Facciamo come in quei quiz in cui ci sono dei punti da unire e alla fine viene fuori una figura di senso compiuto. Proviamo. La violenza del mio amore, terzo romanzo del siciliano Dario Levantino, è ancora la storia di Rosario e Anna, già protagonisti sia del suo fortunato esordio (Di niente e di nessuno) sia del successivo Cuorebomba. Dunque, punto primo, dei personaggi forti che si sono imposti all’autore, il quale all’inizio di questo cammino narrativo certamente non aveva programmato quella che infine sarà una quadrilogia: La violenza del mio amore, infatti, lascia in sospeso dei conti che chiedono a viva voce d’essere saldati. E Dario Levantino senz’altro lo farà.

Siamo, infatti, ad uno snodo cruciale. Rosario ed Anna hanno avuto una figlia. L’hanno chiamata Maria. Sono giovanissimi, all’ultimo anno delle superiori. Hanno alle spalle un passato di sofferenza e povertà. Rosario ha perso da poco la madre, vittima di una crisi depressiva dopo la scoperta dei segreti, l’abbandono e l’arresto del marito. Rosario vive nel mito del nonno, da cui ha ereditato la passione per il calcio. È appena uscito da una dura esperienza in una casa-famiglia. All’annuncio della maternità, Anna è stata disconosciuta e abbandonata dalla famiglia, emigrata in Australia.

  • Dunque, Rosario e Anna devono crescere una figlia, peraltro gravemente malata, da soli, senza mezzi. Hanno solo il rifugio di una barca rovesciata sulla spiaggia di Brancaccio. E un cane, Jonathan, che è come un figlio. L’unico che li protegge e sostiene è padre Giovanni, ardimentoso parroco di Brancaccio, tanto simile a don Pino Puglisi. Punto secondo: mentre a Roma si discute della giustezza o meno di certe misure di politica sociale, raccontando la realtà della miseria in tutta la sua devastante crudezza, con cuore schietto (anzi, cuorebomba) Dario Levantino lancia un grido d’allarme che ha la stessa, dirompente forza di denuncia di certi classici europei dell’Ottocento, di cui non facciamo i nomi per pudore.
  • Punto terzo: c’è una letteratura delle sfumature e delle ombre, che rifugge da giudizi e condanne e fruga la perenne contraddittorietà dell’animo umano. Talvolta semplicemente la rimesta.

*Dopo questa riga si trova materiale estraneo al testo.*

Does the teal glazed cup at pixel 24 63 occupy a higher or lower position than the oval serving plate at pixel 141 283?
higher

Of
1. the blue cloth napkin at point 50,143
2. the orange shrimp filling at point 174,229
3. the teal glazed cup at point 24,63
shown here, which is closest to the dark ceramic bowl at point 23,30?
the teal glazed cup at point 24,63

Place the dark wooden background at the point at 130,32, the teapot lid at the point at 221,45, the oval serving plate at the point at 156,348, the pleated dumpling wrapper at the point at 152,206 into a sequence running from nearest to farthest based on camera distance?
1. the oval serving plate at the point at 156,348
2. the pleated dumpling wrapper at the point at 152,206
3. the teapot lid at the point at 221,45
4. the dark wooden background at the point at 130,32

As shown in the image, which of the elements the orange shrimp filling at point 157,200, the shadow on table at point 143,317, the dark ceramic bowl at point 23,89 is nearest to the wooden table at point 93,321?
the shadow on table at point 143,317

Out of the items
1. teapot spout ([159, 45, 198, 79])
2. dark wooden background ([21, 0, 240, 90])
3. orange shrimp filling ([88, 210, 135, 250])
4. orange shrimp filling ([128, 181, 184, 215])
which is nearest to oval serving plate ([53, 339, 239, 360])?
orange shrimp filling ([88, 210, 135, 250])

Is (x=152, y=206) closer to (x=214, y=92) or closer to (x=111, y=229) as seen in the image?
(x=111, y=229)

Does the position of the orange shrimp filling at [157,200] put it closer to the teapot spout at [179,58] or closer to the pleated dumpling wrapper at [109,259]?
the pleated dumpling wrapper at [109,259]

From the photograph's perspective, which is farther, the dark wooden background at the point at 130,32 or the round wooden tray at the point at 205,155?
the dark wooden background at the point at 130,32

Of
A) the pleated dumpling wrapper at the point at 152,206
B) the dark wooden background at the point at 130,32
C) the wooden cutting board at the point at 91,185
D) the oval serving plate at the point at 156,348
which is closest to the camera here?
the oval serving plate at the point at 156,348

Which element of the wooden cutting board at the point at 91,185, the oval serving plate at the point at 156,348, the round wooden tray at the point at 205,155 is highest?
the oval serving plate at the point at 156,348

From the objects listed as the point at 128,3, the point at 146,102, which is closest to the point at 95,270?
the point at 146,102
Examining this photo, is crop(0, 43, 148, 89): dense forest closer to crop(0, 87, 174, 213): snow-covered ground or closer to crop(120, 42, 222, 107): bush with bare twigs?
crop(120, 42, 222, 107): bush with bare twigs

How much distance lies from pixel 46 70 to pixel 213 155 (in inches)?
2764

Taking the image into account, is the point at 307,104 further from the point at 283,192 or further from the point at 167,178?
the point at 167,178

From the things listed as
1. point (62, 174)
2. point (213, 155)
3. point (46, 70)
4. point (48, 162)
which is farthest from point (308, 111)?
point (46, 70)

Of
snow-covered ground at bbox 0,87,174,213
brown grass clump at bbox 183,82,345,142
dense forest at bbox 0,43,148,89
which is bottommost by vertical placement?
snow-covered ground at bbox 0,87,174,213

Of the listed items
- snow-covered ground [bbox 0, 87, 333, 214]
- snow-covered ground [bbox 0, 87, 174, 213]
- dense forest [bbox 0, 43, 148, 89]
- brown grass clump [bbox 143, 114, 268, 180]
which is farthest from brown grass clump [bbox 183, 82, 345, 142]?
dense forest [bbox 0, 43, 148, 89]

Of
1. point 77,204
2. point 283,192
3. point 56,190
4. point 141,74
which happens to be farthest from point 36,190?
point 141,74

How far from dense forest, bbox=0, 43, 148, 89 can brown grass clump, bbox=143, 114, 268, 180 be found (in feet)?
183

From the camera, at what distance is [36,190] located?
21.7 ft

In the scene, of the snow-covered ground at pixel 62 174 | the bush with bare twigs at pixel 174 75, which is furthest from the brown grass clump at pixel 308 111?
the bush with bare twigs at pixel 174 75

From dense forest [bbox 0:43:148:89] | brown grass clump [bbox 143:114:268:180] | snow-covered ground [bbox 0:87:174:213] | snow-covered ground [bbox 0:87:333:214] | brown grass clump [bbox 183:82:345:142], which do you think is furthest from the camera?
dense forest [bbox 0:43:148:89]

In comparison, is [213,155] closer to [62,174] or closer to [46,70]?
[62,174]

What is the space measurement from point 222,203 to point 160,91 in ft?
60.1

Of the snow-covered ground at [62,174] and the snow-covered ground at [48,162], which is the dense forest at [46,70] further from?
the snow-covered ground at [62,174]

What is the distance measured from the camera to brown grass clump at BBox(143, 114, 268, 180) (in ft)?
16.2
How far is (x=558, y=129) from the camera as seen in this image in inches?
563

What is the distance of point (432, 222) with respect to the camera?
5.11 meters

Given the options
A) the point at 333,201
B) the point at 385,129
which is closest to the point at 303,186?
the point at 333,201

La violenza del mio amore è, invece, un romanzo dalle partizioni nette e chiare. Dubbi non ne lascia. Da una parte gli umili, gli oppressi, le vittime. Dall’altra: ignavi, gretti e mafiosi. Da una parte l’amore e la giustizia. Dall’altra il sopruso e la violenza. Lo scontro è a tutto campo: morale e di classe. È in ogni ambito della vita sociale. A cominciare dalla scuola.

Rosario frequenta il liceo classico. Ama l’epica, la letteratura, le materie umanistiche. Cerca nella cultura riscatto sociale, come era desiderio della madre. Da grande vuole insegnare. Anche Anna studia. Vogliono arrivare insieme alla licenza. Vanno a scuola un giorno per ciascuno, l’altro cura la bambina. Chi dovrebbe aiutarli, docenti e dirigenti, li considera, invece, un corpo estraneo. S’appella ipocritamente alla meritocrazia. In realtà vuole solo obbedienza, come Totò Mandalà il boss mafioso di Brancaccio. È il latinorum di don Abbondio. Punto quarto. Un certo modo di intendere e praticare la cultura è la prosecuzione del crimine con altri mezzi.

La violenza del mio amore è anche un percorso di lettura che rivisita i classici scolastici e le letture di un diciottenne con gli occhi e la passione di chi in essi cerca quella pienezza di vita che al momento gli è negata ma alla quale sa di avere diritto e per la quale è pronto a battersi fino all’estremo sacrificio.  Quanto costerà a Rosario questo sacrificio? Che prezzo dovrà pagare per la salvezza dei propri cari? Il romanzo si chiude qui. Nel prossimo sapremo.

Punto quinto. Rosario, Anna, Maria, Jonathan, la barca, padre Giovanni e lo sgabuzzino nella parrocchia sono un mondo d’amore. Ora per noi la figura è completa, il disegno è chiaro: La violenza del mio amore è un grande romanzo, di quelli che restano nel tempo.